Using LendingTree datasets, after loading, data cleaning and fitting, GradientBoosting classifier produced an accuracy score prediction of 75%. This means if investors making investment decisions strictly based on recommendation predictions made by this GradientBoosting classifier, the investors would have been profitable 75% of the time, while suffered loss 25% of the time.

GradientBoosting ROC AUC: 0.7508760735135249

High sub grade loan and interest rate contributed most to borrowers defaulting on loan paper payment.

Lending Tree has collected a long list of loan paper dataset features supposedly to give investors an edge in investing. But the overwhelming data can be confusing and misleading. With proper method and correct algorithmic data model, these confusing dataset features can be turned into useful guide to investing.

Feature Importance of GradientBoosting classifier found high sub grade loan followed by high interest rate to have most influence on triggering loan default.

Partial dependence plot showed how each unit increase of interest rate impacted on the probability of loan paper default.

How much interest rate increased would have material impacts on borrower ability to make future payment? Partial dependence plot showed interest rate below 15% has lower probability of default. A rise of interest rate beyond 20%, raises loan default probabilities.

Shapley showed how fairly distribute the “payout” among the features

Since GradientBoosting classifier data model predictions range from 70-80% accuracy, this means 20-30% predictions made, are wrong. To look into what GradientBoosting classifier was thinking when it made right prediction versus wrong prediction, Shapley plot was plotted to show which dataset features skewed the probability reading to cause GradientBoosting classifier to make a right or wrong prediction.

Example case where GradientBoosting correctly (70-80%) predicted loan default (gb_pred=1) and the true value (y_val) of the case confirmed the loan was indeed defaulted.

To examine cases where prediction was correctly predicted, first find cases that was correctly predicted.

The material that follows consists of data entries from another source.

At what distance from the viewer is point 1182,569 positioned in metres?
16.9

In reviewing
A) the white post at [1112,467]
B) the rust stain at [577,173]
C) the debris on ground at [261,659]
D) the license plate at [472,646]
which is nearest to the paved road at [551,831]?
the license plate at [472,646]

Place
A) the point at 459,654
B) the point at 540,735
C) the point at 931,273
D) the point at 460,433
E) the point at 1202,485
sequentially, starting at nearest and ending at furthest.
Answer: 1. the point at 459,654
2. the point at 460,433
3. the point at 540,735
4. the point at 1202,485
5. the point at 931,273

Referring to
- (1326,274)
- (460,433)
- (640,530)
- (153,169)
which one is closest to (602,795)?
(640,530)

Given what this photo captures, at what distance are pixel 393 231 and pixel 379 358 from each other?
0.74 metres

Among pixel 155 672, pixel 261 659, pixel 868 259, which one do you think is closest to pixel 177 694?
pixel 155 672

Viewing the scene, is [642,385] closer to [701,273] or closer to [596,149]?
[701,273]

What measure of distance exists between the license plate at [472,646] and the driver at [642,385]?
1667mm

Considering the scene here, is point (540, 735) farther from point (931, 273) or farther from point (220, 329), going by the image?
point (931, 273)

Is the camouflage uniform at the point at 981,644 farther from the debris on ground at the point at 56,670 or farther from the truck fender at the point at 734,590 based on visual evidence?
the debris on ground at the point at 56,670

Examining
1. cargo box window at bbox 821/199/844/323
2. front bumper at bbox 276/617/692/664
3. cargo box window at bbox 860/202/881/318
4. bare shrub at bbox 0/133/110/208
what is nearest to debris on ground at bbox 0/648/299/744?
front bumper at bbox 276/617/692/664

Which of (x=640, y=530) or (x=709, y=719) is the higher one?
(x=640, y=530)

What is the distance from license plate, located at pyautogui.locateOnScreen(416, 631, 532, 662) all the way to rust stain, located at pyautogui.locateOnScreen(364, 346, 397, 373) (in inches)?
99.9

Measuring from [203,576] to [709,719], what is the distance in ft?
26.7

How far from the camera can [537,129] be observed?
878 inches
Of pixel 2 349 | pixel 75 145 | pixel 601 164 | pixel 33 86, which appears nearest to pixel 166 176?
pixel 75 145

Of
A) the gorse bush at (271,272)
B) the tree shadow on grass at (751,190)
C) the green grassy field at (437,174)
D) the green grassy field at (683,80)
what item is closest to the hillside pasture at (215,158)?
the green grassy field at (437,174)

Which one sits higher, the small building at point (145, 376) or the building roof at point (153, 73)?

# True positives, with high confidence
preds[(y_val==1) & (gb_pred==1)].sort_values(by='confidence', ascending=False).head(3)

	y_val	gb_pred	gb_pred_proba	confidence
17575	1	1	0.844540	0.344540
24768	1	1	0.814926	0.314926
36032	1	1	0.800420	0.300420

Shapley plot showed having zero “number of installment accounts” versus “$8000 loan amount” as having high impact on probability of loan default.

For example case 24768, GradientBoosting has correctly predicted loan to default. Shapley plot showed having high “number of installment accounts” versus $8000 loan amount” as high impact for case loan paper 24768 to default. Next “total revolving high limit”, high “sub grade” loan paper and high “interest rate” also to be high risk for default.

Example case where GradientBoosting wrongly (20-30%) predicted loan default, but did not.

Example case where GradientBoosting predicted loan default, but the loan did not default.

# False positives, with high (mistaken) confidence
preds[(y_val==0) & (gb_pred==1)].sort_values(by='confidence', ascending=False).head(3)

	y_val	gb_pred	gb_pred_proba	confidence
33542	0	1	0.890068	0.390068
11486	0	1	0.688957	0.188957
34640	0	1	0.687962	0.187962

Did GradientBoosting do something wrong that produced a wrong prediction?

For example case 33542, Shapley plot showed having high “sub grade=5.5” and high “interest_rate=26.77” to be high risk for default. But reality is unpredictable and the borrower that belonged to the case 33542 loan paper, did not default and commit to make payment up to the date as the data was collected. This means the possibility of future default beyond the date that data was collected, still exists because the probability of default remains at 70-80%.

Conclusion

As seen above, ensembled tree data model such as GradientBoosting classifier can be very useful tool to guide investors navigating through the confusing and misleading statistical data that were collected for investment. Without tools such as algorithmic data model, investors would have to rely on instinct and experience plus luck to be successful in investing. Ensembled tree GradientBoosting classifier data model not only provides a mathematical formula approach to investing, it also let investors question that the logic that makes up the prediction behind the scene.